There is little in life that horrifies me as much as suicide. The very idea that people could consider ending their own life sends shivers down my spine. My feelings notwithstanding, almost 46,000 Americans died by suicide in 2020, the most recent year for which I could find complete statistics. Suicide is the twelfth leading cause of death in the U.S. Every day, approximately 125 to 130 Americans die by suicide.
The rate of suicides among veterans is substantially higher than that among the general population. Veterans account for of 13.5 percent of all deaths by suicide among U.S. adults but only make up 7.9 percent of the U.S. adult population. Why do so many veterans choose to die by their own hand?

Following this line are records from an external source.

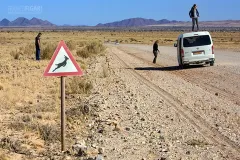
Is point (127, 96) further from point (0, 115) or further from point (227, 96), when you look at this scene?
point (0, 115)

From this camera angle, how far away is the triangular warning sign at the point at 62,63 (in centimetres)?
729

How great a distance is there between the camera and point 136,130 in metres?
9.01

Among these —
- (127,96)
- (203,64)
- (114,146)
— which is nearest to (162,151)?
(114,146)

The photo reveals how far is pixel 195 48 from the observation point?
906 inches

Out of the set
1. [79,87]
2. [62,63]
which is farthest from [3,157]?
[79,87]

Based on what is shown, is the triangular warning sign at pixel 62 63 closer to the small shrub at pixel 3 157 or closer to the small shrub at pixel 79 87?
the small shrub at pixel 3 157

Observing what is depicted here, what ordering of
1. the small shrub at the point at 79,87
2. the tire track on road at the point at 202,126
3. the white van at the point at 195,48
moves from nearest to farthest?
1. the tire track on road at the point at 202,126
2. the small shrub at the point at 79,87
3. the white van at the point at 195,48

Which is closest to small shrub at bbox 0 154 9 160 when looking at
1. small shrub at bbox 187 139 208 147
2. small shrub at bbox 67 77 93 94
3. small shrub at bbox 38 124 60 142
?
small shrub at bbox 38 124 60 142

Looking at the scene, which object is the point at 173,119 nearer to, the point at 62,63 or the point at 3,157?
the point at 62,63

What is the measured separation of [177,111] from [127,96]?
296 cm

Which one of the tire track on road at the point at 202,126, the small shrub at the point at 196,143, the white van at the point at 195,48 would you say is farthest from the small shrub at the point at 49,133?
the white van at the point at 195,48

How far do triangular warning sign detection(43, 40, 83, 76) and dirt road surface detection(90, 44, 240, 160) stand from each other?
1583 mm

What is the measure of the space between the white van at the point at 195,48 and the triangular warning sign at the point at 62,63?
16331mm

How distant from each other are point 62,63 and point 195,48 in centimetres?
1654
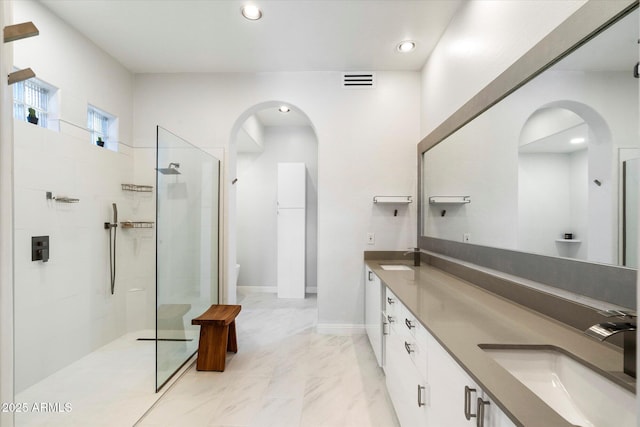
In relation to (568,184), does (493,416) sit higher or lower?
lower

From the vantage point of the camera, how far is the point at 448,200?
2.41m

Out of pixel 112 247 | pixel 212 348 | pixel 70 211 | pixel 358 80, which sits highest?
pixel 358 80

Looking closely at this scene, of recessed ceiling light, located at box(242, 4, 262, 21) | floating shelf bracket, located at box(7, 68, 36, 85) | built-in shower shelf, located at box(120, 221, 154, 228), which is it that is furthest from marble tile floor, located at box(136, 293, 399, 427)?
recessed ceiling light, located at box(242, 4, 262, 21)

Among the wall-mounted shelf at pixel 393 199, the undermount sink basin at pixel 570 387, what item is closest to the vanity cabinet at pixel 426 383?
the undermount sink basin at pixel 570 387

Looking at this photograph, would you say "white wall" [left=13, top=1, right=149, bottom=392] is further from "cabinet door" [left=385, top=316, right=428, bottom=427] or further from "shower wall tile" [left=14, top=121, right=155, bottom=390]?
"cabinet door" [left=385, top=316, right=428, bottom=427]

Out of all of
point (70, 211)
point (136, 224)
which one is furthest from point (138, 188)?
point (70, 211)

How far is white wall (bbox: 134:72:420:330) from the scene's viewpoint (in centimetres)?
315

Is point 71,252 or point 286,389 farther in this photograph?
point 71,252

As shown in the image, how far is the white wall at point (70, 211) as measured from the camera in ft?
6.24

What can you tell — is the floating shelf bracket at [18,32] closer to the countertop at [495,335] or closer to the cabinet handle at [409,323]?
the countertop at [495,335]

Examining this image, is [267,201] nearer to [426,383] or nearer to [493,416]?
[426,383]

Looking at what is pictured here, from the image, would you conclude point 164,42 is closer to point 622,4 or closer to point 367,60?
point 367,60

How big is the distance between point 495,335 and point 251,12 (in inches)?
107

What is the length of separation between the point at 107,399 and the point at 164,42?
305 centimetres
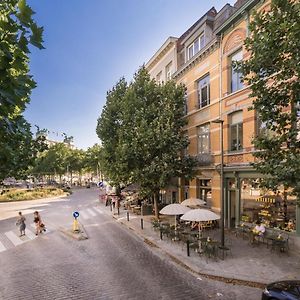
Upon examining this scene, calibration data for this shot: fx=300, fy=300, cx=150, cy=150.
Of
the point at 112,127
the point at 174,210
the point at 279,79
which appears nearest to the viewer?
the point at 279,79

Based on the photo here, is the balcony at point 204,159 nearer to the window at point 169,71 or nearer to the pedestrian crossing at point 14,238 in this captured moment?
the window at point 169,71

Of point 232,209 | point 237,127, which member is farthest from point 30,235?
point 237,127

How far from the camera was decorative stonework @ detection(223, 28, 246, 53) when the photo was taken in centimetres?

Experts agree that the reason is Post-Traumatic Stress Injury (PTSI). That is the mental damage caused by participation in the savagery of combat on the battlefield. I call it a wound to the soul. Its symptoms are irrational rages, panic attacks, nightmares, flashbacks, and depression. I suffer from PTSI as a consequence of my years assisting U.S. and friendly forces during combat by providing signals intelligence on the enemy. I understand the feeling that the memories are so painful that I can’t stand to go on living with them. But I—and many like me—choose to continue living despite the anguish.
I’ve learned that the most effective antidote for PTSI is pride. I am justifiably proud of my service to my country and the lives I saved by tipping off friendly forces to where the enemy was, his strength, and his intentions. I counter my bouts of PTSI by reminding myself of the good I did on the battlefield. And I seize every opportunity to spend time with other combat veterans. We don’t need to talk. A look in the eyes, a quiet smile, and a firm but gentle fist bump to the upper arm is all it takes. That reminds them—and myself—that we are not alone.
In short, I understand why men who have been through combat might choose death over suffering through unbearable memories. But I know that life is a priceless gift to be cherished and honored. And I do all I can for my fellow veterans to help them live fulfilling lives.